Life Cycle of a Conifer

Cedar, redwood, hemlock, spruce, and pine are all conifers. Conifers are gymnosperms. That is, they are trees, or occasionally shrubs, that bear naked seeds in cones. They never bear flowers, as most people understand flowers. In the commonest plants, the angiosperms, flowers are an essential part of reproduction, but conifers do without them.

Conifer leaves are needles, scales, or at any rate linear. Most conifers don’t drop their leaves in fall, or any other season. More precisely, they do drop their leaves, but not all at once. (The larch and the dawn redwood, though, are conifers that do lose their leaves in fall.) Conifers continuously drop aged or damaged leaves and replace them with new ones. By not dropping them all at once, they save the energy it would take to make new ones, and take advantage of the sun’s energy throughout the year.

Gymnosperms are very different from the more evolved angiosperms, the flowering plants. Their life cycle is different too. Conifers, for example, generally have male and female structures on the same tree, but in different locations. The structures are called strobili.

The female structure contains many scales arranged spiral-fashion into a cone. Each scale has a bract and a pair of ovules, egg-forming structures. The ovule has two parts, the nucellus and the integument surrounding it. A passageway, the micropyle, passes through the integument to the nucellus.

Male strobili are smaller. They are made of modified leaves called microsporophylls, gathered around an axis. Each microsporophyll has two microsporangia. The microsporangia contain elements that develop into grains with four cells each. Each grain contains half the genetic material needed to make a seed, and thus a new tree. The grains are pollen. When the golden pollen is ripe, the male strobilus releases it into the wind, and then withers away.

During pollination, fresh pollen lands on the female strobilus, and sticks to fluid it has secreted. As the fluid dries and shrinks, it draws the pollen through the micropyle to the nucellus. There the pollen germinates, and forms a tube. The female then produces four megaspores. These each contain half the genetic information for a new conifer, just as each pollen grain does.

One of the female megaspores develops into a megagametophyte, and the others die. Then, very slowly, the megagametophyte forms archegonia, reproductive structures holding egg cells.

Finally, the pollen tube arrives at the egg cell. It releases two sperm into it. One degenerates and one unites with the egg. This forms the zygote, at last. The seed then develops, with an embryo tree within.

The entire process can take two years or more.
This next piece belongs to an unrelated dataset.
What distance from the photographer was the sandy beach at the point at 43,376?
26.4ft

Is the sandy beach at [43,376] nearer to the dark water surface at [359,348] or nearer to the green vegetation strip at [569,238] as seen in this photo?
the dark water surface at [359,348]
Angiosperms, flowering plants, can reproduce much more quickly. Yet many gymnosperms, once they sprout, can live for hundreds, even thousands, of years.

When the seeds are ripe, most conifers open their cones and release the seeds into the wind. Once shed, the seeds may travel far, often sailing on wing-like spurs. Generally, they fall to the forest duff and wait until conditions are right for them to germinate and grow.

Lodgepole pines are conifers that do not germinate without fire. The cones stay tight shut until a forest fire roasts them. Then they open, to shed seed upon the unshaded soil. That is why pure stands of lodgepole pine are often first to appear after a forest fire. The lodgepoles are followed by other trees, which sprout in their cool shade.

In general, forests renew themselves by disturbance. When a small fire, a landslide, an avalanche or other interruption causes a break in the forest cover, new trees or other plants hurry to take advantage of the sun and space. Other plants may establish themselves first, but the long-lived conifers generally return to dominance in areas that suit their growing requirements. At least, they have so far.

Lodgepoles live for hundreds of years, and bristlecone pines live for thousands. Their life cycles make humans seem like mayflies that flicker curiously about their weathered trunks, and then are gone.